- **Records for this exercise**
===
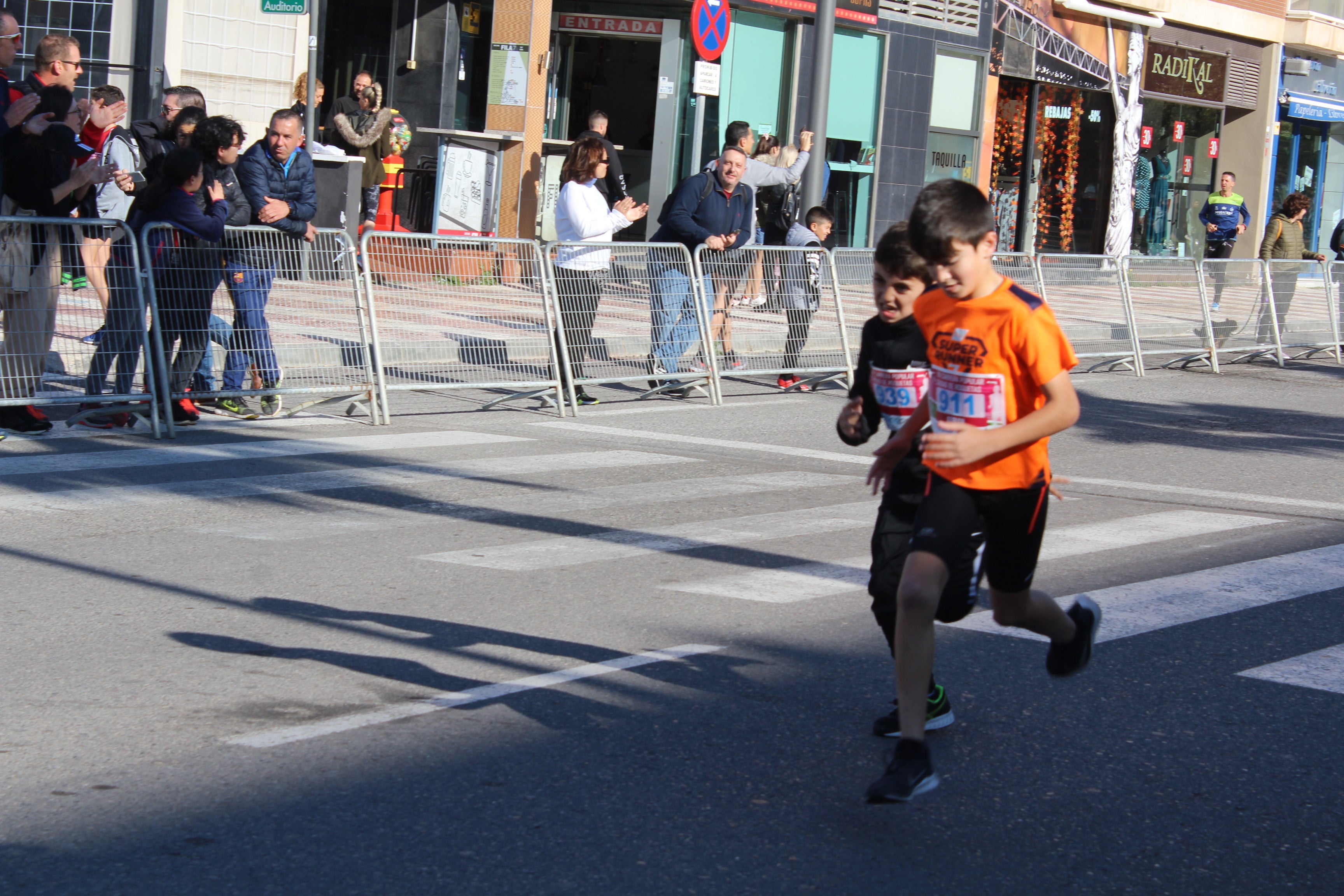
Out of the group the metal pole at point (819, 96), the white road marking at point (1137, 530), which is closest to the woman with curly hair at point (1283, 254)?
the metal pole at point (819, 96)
===
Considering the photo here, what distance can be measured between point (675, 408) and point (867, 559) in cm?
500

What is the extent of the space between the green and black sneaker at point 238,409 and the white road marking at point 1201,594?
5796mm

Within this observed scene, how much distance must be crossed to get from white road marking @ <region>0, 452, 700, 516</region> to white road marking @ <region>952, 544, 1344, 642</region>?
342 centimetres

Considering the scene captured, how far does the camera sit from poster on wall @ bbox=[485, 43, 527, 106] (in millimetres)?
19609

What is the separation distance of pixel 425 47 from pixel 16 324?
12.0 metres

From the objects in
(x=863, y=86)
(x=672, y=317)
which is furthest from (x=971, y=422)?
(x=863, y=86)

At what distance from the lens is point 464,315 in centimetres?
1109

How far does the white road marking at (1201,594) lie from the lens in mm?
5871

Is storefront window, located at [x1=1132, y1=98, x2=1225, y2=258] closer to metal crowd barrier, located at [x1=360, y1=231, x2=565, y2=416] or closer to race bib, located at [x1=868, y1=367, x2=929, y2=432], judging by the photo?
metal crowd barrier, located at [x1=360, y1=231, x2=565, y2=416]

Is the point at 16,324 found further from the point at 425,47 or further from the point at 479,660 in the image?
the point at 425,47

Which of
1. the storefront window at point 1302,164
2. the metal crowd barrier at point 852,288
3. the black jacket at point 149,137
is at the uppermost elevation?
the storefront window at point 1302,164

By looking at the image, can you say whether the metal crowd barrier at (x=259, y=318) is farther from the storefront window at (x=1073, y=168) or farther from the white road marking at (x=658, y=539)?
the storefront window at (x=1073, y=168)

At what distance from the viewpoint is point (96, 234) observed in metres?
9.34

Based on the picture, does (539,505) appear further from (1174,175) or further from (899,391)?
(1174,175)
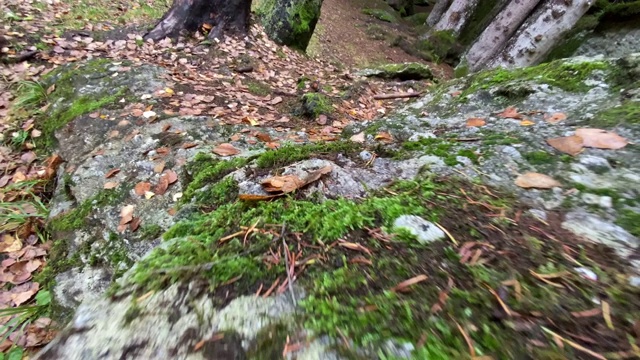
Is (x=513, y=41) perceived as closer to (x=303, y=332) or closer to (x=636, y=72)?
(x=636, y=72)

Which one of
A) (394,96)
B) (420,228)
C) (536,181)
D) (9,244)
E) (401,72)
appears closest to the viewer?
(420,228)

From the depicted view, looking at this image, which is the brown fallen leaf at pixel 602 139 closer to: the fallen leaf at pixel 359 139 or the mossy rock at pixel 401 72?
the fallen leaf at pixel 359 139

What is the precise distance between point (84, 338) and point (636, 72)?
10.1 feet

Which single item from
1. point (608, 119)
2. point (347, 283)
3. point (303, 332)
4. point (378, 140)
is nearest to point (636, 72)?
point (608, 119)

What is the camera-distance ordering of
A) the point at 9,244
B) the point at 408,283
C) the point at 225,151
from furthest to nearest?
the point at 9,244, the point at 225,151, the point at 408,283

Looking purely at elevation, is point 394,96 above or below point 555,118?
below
===
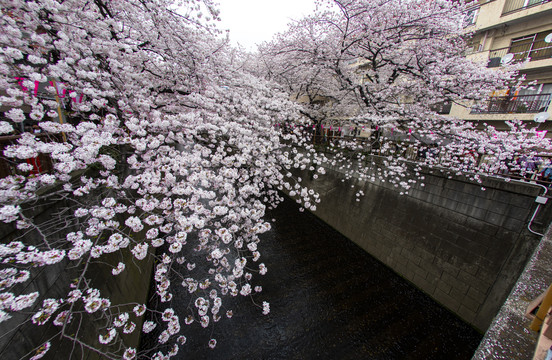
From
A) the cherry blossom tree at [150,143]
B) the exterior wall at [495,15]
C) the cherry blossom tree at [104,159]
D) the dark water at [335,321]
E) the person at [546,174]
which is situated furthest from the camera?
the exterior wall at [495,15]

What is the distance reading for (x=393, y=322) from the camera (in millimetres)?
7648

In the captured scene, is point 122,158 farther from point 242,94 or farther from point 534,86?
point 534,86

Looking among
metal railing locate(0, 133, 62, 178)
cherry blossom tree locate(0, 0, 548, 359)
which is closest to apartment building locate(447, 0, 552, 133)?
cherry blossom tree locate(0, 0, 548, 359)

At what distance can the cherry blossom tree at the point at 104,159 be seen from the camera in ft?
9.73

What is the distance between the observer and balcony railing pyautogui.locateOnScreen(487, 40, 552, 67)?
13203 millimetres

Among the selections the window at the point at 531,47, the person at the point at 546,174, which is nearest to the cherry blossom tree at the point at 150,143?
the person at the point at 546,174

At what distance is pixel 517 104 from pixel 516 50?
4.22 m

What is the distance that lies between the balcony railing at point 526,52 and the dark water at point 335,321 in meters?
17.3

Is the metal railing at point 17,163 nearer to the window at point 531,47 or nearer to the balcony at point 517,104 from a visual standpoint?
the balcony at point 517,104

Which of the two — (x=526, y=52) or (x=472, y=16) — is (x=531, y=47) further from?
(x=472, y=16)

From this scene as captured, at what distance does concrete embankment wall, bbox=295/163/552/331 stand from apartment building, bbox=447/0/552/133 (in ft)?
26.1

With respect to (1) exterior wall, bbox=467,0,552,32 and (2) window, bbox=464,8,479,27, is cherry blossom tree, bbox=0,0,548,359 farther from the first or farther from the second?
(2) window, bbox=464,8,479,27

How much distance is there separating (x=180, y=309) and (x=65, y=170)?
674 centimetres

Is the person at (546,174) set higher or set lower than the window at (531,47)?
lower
===
- **Written problem**
Select every line of the records above that contains the word "cherry", and copy each one.

- **Finished exercise**
A) the cherry blossom tree at [150,143]
C) the cherry blossom tree at [104,159]
cherry blossom tree locate(0, 0, 548, 359)
cherry blossom tree locate(0, 0, 548, 359)
At what distance can the cherry blossom tree at the point at 104,159 be seen from the camera in ft?
Among the selections the window at the point at 531,47, the person at the point at 546,174, which is nearest to the cherry blossom tree at the point at 150,143?
With respect to (1) exterior wall, bbox=467,0,552,32 and (2) window, bbox=464,8,479,27, is cherry blossom tree, bbox=0,0,548,359 farther from the first or farther from the second?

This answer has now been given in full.